Just gloss over all that crap. That part isn’t worth engaging.

Clinton’s Explanation for Why She Lost

Clinton is not an analytic philosopher. We shouldn’t expect her to write like one, and she doesn’t. Consequently, I’ll clean up the explanation a bit to put it in a form for discussion. Here’s her explanation, as I read it:

A ‘perfect storm’ led to Hillary Clinton’s loss.

The main proximate cause was James Comey’s October 28 statement to Congress on the Hillary Clinton email investigation. More minor proximate causes include Russian interference, Wikileaks, fake news and slanted media coverage, Bernie Sanders’s criticisms of Clinton’s ties to Wall Street, and Jill Stein’s Green Party candidacy.

The major ultimate causes were racial and economic anxieties along with the desire for a ‘change’ candidate.

A Note on Sexism

Many of Hillary Clinton’s defenders (e.g., Rebecca Traister, Susan Bordo) front-load sexism when talking about Clinton’s loss. And so people who haven’t read Clinton’s book might assume she posits sexism as the ultimate cause.

She really doesn’t. She talks about sexism in What Happened, particularly insofar as people engaged in misogynistic attacks against her and other women lawmakers throughout her career. But she largely backs off on chalking up her loss to Trump as due to sexism.

Evaluating Clinton’s Argument: Proximate Causes

I find the argument compelling in many ways. First, on proximate causes, I think Clinton is mostly correct. If you look at the exit polls, you’ll find that people who decided their vote in the final month backed Trump over Clinton 48-40. That moved a lot of votes, and it’s a decent mark of who Comey swayed.

Clinton’s minor proximate causes, though, are a stretch. There’s not a lot of evidence for the impact of Russian interference or fake news. We know there was a lot of Russian content on Facebook, though not especially well targeted at the right states and much of it viewed after the election rather than before. In an election decided by about 80,000 votes, it wouldn’t take a lot of impact to tip the election. But the election was so close that just about anything could’ve tipped it.

Listing Bernie Sanders as a proximate cause is especially weak. Sanders probably helped Clinton rather than hurt her, as I’ve pointed out previously. More Clinton primary voters supported John McCain in 2008 than Sanders primary voters supported Trump in 2016. Also keep in mind that many Sanders voters were young independents without a long record of voting Democratic. From that, Sanders likely brought a lot of voters to Clinton who’d have otherwise stayed home.

Clinton’s case would’ve been much stronger had she just listed Comey and called it a day.

Evaluating Clinton’s Argument: Ultimate Causes

Second, there’s the issue of ultimate causes. Her appeal to racial and economic anxieties sounds plausible enough. I’ve said a bit about anxiety before, so I don’t plan to repeat that here. But there are two reasons why I think these weren’t the ultimate causes of Clinton’s loss.

Both involve comparing Hillary Clinton’s results to Barack Obama’s.

First, Obama is rather obviously black. And he won. Twice. We could be forgiven the naïve impression that if a black man can defeat white racial anxiety, a white woman can. But we can move beyond naïve impressions. There’s some evidence that Obama lost votes in 2008 because of his race, possibly as much as 5%. Nevertheless, he won the election. Surely Clinton didn’t lose as many votes to racial anxiety as the first black president did.

However, Clinton may have a handy response to this. Maybe she’s thinking along the lines of, say, Ta-Nehisi Coates, who argues for a narrative of black power (Obama) followed by white backlash (Trump). On this line of thinking, Clinton bore the brunt of a white backlash.

§ **Data segment**:
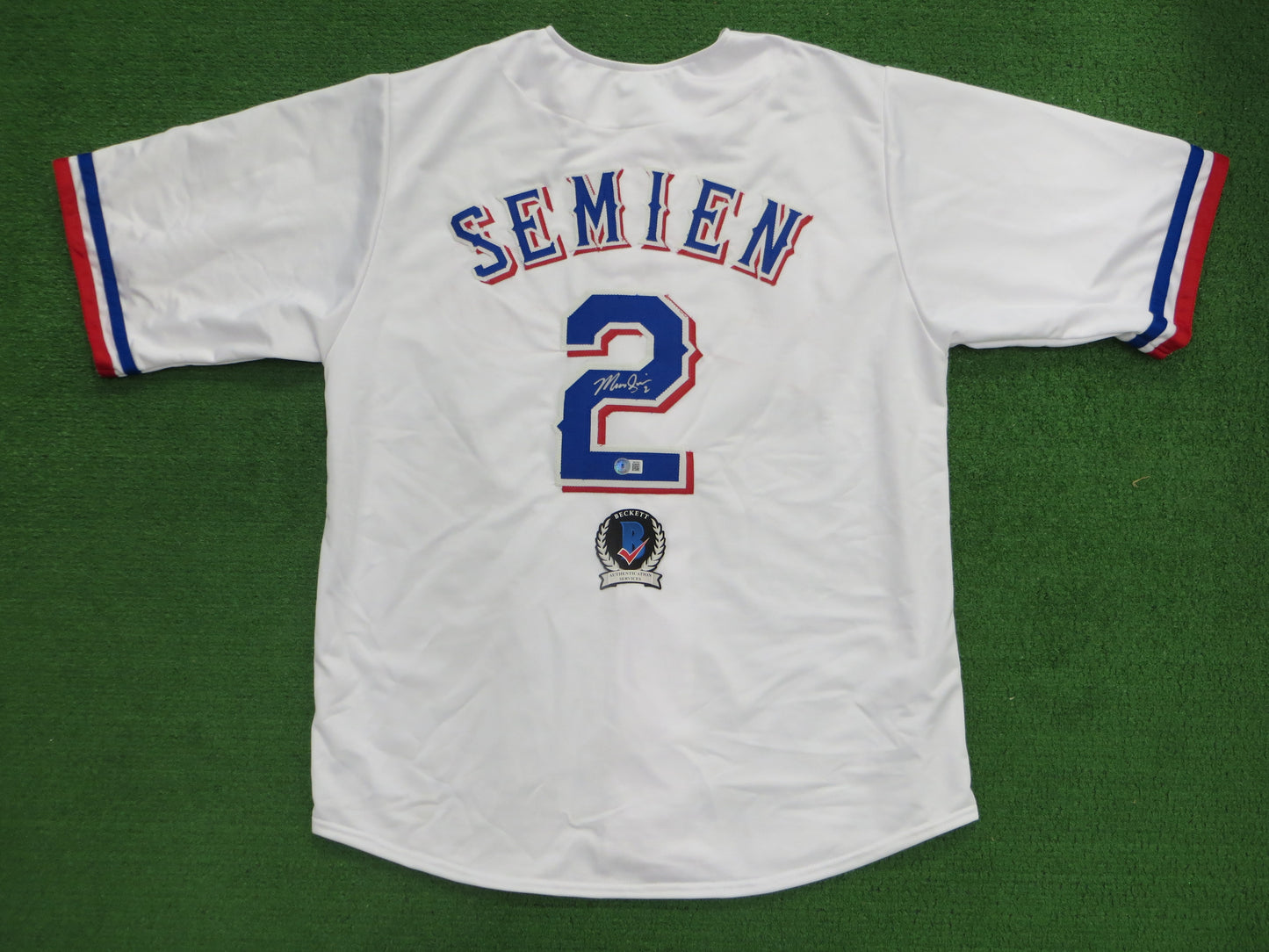 MARCUS SEMIEN TEXAS RANGERS SIGNED Sewn Jersey BAS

§ **Work order 1**:
Answer these questions from the commentary on Clinton's loss.
(a) By what margin did voters who decided in the final month back Trump over Clinton?
(b) Roughly how many votes decided the election?
(c) Which two Clinton defenders are named as front-loading sexism?
§ **Work order 2**:
In the commentary on Clinton's loss, rewrite everything from "The main proximate" down to "a ‘change’ candidate.", swapping in "immediate" wherever "proximate" appears.
§ **Work order 3**:
Carry on the commentary on Clinton's loss from its final sentence.

§ **Task response 1**:
(a) 48-40
(b) About 80,000
(c) Rebecca Traister and Susan Bordo

§ **Task response 2**:
The main immediate cause was James Comey’s October 28 statement to Congress on the Hillary Clinton email investigation. More minor immediate causes include Russian interference, Wikileaks, fake news and slanted media coverage, Bernie Sanders’s criticisms of Clinton’s ties to Wall Street, and Jill Stein’s Green Party candidacy.

The major ultimate causes were racial and economic anxieties along with the desire for a ‘change’ candidate.

§ **Task response 3**:
But that brings me to my second reason. Relative to Obama, Clinton actually did better with white voters than non-white voters. The reason is that she did so much better among white women that it overcame her deficit to Obama among white men. Relative to the national popular vote, Clinton did about 2 points better among whites than Obama did in 2012. By contrast, Clinton did much worse than Obama among black and Latinx voters, especially black men and Latinx women.

That’s the opposite of what we’d see if racial or economic anxieties were the ultimate cause of Clinton’s loss.

Clinton’s appeal to the desire for a ‘change’ candidate, on the other hand, is probably correct. The electorate wanted change. Voters saw Clinton as an extension of Obama or a worse version of him. Back to the exit polls, 62% of voters said the country is on the wrong track. Among voters who disliked both Clinton and Trump, Trump won 47-30.

Those are numbers that have a lot of explanatory power.

Sexism Again

Finally, I’ll add that Clinton probably could’ve pushed harder for inclusion of sexism in the list of ultimate causes. I doubt it was the primary factor, but I do think it was a factor. I’ll note that she has discussed misogyny in interviews. Misogyny and sexism are related, but not the same thing.

There are various pragmatic reasons why Clinton might’ve avoided discussing sexism as an ultimate cause. In particular, she may have been sensitive to the potential perception that she was “blaming” sexism for her own shortcomings. But whatever the reason, it struck me as an omission.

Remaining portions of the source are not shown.